Mi portò nel retro della scuola. Ero preoccupata e sorpresa, avevo paura di quello che avrebbe potuto dirmi. Ormai ogni volta che parlavamo, litigavamo e basta.

《 qual'è il tuo problema?》 urlò Teo tirando un pugno su un albero. Mi faceva paura, non lo avevo mai visto così arrabbiato. Non risposi perché non mi uscivano le parole di bocca. 《 allora? 》 continuò lui impaziente di sentire una mia risposta. 《i-io... 》 riuscì a dire a bassa voce, ma prima che potessi continuare mi interruppe. 《 io cosa?》 disse continuando ad urlare 《 cosa ho fatto adesso?》 gli domandai con un filo di voce. Non capivo dove voleva arrivare. 《 la tua "amica" mi fa fare figure di merda davanti a tutta la scuola urlandomi contro. Cosa vuoi ottenere?》 rispose chiudendo le mani a pugno. I suoi occhi luccicavano pieni di ira e tutti i muscoli del suo corpo erano tesi, sembrava un'altra persona.

《 io non ho fatto niente》 dissi in un sospiro. Non era colpa mia se Chiara aveva fatto quella scenata davanti a tutti; non gli avevo chiesto di fare proprio niente. La campanella suonò, ma Teo non si mosse e continuò a guardarmi in modo feroce. 《 non sono cazzi suoi di quello che succede fra me e te. Non voglio che si intrometta》 disse Matteo fregandosene del fatto che dovevamo andare in classe. 《 d-dovremmo entrare》 gli risposi sperando di finire li quella conversazione. 《 non mi frega》 disse ancora arrabbiato.

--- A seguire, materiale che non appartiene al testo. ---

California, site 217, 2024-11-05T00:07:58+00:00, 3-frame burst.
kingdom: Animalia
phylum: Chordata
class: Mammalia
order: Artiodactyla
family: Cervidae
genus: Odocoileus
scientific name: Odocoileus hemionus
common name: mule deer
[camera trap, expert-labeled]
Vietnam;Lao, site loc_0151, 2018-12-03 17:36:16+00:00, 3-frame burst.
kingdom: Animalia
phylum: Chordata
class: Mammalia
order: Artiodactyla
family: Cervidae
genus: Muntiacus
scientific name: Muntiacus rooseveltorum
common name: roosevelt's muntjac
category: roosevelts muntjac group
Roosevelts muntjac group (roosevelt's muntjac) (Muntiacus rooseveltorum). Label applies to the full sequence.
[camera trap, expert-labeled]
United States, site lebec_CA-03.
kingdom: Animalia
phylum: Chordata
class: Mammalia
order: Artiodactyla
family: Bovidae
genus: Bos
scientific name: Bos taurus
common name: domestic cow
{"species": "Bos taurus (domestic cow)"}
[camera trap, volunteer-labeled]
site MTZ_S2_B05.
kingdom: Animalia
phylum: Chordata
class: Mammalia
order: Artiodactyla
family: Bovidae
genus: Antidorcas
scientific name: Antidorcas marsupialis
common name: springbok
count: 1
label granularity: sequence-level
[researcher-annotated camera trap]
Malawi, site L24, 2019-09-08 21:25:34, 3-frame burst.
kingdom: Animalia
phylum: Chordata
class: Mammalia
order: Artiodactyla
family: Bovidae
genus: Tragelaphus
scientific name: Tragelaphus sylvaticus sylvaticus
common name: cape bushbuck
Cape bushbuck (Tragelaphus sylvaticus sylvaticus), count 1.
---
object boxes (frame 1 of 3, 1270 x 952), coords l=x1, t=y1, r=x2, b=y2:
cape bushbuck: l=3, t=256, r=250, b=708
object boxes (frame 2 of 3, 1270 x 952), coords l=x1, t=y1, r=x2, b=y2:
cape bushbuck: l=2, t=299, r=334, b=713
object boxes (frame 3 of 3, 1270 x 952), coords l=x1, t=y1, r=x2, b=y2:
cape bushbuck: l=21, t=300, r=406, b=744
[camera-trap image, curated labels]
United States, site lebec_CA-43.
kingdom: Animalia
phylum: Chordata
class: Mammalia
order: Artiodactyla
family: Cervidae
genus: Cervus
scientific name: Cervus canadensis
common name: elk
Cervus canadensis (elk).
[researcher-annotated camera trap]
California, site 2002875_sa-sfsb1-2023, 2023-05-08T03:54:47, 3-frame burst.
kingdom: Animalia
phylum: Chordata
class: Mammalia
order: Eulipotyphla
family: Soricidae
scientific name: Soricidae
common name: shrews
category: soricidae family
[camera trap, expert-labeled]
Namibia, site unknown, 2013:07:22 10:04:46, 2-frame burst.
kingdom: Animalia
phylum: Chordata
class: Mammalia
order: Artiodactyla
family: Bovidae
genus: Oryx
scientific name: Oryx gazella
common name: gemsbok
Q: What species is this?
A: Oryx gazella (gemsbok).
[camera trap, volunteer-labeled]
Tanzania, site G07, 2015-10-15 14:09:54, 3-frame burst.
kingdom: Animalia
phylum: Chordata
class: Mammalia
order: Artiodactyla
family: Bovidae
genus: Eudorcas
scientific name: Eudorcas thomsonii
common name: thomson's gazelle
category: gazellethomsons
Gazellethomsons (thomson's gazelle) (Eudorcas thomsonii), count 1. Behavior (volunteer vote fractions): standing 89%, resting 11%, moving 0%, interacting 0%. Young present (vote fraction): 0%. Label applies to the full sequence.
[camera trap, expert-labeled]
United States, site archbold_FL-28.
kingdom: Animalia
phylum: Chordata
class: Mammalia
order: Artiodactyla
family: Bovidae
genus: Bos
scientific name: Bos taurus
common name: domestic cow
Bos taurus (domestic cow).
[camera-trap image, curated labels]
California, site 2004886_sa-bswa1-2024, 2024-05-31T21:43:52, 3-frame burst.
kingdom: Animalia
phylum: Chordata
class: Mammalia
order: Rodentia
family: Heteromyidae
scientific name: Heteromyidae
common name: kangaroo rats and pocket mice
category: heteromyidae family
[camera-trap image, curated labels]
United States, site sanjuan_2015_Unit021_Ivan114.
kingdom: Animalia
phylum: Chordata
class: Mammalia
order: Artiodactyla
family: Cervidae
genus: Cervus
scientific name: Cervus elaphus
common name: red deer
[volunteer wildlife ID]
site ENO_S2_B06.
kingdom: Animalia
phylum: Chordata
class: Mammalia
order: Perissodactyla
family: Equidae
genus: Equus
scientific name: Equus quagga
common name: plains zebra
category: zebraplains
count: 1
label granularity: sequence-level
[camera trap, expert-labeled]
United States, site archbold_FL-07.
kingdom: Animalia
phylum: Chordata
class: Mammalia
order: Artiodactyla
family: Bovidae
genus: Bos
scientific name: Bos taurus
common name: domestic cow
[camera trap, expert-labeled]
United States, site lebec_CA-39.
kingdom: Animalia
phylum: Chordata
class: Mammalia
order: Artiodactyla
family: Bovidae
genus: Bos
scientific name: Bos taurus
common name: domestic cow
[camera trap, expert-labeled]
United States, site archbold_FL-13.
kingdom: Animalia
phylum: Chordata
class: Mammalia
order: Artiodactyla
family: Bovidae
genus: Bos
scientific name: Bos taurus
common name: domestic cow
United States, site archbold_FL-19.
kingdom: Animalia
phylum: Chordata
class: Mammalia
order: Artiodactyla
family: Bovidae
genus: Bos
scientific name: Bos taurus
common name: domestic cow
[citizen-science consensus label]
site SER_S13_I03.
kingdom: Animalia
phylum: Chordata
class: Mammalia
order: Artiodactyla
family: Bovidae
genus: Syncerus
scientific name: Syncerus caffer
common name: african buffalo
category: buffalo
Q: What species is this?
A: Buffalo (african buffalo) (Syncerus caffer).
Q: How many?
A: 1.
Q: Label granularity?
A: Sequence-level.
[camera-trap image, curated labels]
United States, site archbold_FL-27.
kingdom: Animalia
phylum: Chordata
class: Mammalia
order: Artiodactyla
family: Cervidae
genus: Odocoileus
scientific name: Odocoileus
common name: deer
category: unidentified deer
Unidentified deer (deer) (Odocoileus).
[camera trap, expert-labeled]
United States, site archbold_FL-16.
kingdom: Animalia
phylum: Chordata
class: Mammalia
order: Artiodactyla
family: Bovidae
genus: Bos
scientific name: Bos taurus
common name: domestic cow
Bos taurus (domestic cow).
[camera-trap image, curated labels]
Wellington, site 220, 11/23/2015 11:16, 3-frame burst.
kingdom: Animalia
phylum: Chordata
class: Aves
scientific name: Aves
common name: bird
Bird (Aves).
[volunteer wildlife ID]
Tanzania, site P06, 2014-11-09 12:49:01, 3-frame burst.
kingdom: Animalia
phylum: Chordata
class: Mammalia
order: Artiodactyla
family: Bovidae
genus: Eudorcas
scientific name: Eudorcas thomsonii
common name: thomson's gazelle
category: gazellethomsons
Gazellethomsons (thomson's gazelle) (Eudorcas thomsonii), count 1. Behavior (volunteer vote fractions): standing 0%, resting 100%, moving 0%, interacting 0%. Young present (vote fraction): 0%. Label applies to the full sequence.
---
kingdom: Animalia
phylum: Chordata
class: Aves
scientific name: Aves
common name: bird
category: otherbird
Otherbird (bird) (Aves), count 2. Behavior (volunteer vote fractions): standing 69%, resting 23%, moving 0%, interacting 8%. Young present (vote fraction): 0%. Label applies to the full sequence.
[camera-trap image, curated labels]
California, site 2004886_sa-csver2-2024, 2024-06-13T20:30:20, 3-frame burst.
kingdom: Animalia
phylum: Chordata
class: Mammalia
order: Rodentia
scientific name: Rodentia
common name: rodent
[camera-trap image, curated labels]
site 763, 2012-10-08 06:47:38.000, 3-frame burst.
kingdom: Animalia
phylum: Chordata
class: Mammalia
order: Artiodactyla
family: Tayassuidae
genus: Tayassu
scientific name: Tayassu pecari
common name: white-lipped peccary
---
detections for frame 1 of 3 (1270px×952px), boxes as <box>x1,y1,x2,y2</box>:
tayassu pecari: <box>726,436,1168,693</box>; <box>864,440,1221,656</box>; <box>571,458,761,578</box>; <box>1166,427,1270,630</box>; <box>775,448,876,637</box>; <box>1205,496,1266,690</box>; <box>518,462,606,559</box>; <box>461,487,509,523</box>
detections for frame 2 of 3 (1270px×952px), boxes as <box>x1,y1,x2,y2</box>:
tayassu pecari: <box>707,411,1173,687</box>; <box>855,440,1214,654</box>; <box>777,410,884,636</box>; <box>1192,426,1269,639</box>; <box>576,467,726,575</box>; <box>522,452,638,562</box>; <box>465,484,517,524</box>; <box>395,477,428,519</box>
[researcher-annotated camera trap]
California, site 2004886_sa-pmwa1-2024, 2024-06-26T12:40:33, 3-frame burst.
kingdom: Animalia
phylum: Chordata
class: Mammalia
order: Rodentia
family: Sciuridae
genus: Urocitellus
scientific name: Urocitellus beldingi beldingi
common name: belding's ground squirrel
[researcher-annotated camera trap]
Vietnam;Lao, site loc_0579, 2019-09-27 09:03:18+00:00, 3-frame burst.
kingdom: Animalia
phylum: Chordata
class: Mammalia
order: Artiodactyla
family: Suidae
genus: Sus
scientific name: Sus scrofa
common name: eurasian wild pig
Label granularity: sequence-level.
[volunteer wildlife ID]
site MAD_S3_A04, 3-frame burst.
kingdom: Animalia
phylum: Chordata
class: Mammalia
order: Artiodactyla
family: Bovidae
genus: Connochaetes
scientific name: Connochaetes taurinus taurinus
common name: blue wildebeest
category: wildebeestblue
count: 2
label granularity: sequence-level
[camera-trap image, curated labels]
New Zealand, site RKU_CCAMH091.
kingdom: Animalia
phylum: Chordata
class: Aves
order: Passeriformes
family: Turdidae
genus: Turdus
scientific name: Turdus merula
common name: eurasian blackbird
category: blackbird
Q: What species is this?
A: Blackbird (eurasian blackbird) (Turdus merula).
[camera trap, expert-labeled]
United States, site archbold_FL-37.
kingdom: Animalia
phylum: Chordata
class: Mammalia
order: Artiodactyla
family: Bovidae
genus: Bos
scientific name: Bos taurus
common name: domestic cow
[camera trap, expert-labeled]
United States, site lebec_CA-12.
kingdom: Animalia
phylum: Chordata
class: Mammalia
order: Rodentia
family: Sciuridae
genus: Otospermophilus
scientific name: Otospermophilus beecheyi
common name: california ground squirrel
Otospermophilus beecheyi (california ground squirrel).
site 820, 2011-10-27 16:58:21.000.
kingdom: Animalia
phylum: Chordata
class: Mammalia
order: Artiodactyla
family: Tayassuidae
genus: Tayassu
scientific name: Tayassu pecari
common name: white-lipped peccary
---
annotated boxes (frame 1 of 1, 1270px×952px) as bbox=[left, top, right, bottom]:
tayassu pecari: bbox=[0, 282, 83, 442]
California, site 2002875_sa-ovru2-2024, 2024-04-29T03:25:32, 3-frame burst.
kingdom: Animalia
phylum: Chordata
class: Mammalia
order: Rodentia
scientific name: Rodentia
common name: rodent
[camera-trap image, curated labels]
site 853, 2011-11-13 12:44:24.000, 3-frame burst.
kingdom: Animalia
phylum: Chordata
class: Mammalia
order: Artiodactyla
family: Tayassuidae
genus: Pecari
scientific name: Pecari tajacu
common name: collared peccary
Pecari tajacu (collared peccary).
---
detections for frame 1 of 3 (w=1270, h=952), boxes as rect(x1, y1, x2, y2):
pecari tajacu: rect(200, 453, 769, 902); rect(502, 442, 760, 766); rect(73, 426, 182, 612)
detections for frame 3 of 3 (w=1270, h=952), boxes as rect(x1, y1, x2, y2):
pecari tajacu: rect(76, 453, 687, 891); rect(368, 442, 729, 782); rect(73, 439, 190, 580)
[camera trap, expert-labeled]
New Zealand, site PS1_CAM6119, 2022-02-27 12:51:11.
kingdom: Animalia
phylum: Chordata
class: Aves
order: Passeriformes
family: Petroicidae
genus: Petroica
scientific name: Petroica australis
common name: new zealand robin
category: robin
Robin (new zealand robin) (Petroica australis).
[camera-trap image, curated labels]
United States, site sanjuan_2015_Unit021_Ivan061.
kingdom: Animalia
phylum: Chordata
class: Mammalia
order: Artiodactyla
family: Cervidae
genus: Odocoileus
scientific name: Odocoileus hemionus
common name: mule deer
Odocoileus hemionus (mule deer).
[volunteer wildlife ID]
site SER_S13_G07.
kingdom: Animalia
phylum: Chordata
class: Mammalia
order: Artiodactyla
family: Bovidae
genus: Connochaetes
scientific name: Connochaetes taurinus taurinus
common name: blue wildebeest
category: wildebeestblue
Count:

Sarei voluta morire in quel momento, sarei voluta sprofondare. 《 mi dispiace》 gli dissi abbassando la testa. Non riuscivo neanche a guardarlo in faccia, ero debole. 《non me ne faccio niente delle tue scuse Camille. Mi stai rovinando la vita. Ma si può sapere cosa vuoi da me? ho cercato di farti capire che...》 si bloccò. Lo guardai con le lacrime agli occhi, mi sentivo uno schifo, lui mi faceva sentire uno schifo. Portai le mani agli occhi cercando di trattenere il pianto, quando le sue mani mi strinsero in un abbraccio caloroso. Quella fu la mia rovina. Iniziai a piangere fregandomene di dove mi trovavo e con chi mi trovavo. Avevo bisogno di sfogarmi. Matteo mi strinse ancora più forte a lui senza dire niente. Restammo così finche l'ultima lacrima rigò il mio viso. 《 torniamo a casa》 disse infine lui in modo più affettuoso. Avevo gli occhi gonfi e la faccia tutta rossa.

Mi piaceva, mi piaceva da morire. Mi aveva sconvolto la vita, ma non potevo fare a meno di lui. Sapevo che non era giusto, ma non potevo farci niente; era come aria per me, era essenziale. Anche se mi trattava male, anche se non andavamo praticamente mai d'accordo, qualcosa di lui mi spingeva a stargli vicino, ad avere bisogno di lui.

Mi prese per mano e ci incamminammo verso casa. 《ti odio》 gli sussurrai ancora singhiozzando. 《anche io》 rispose lui sorridendo.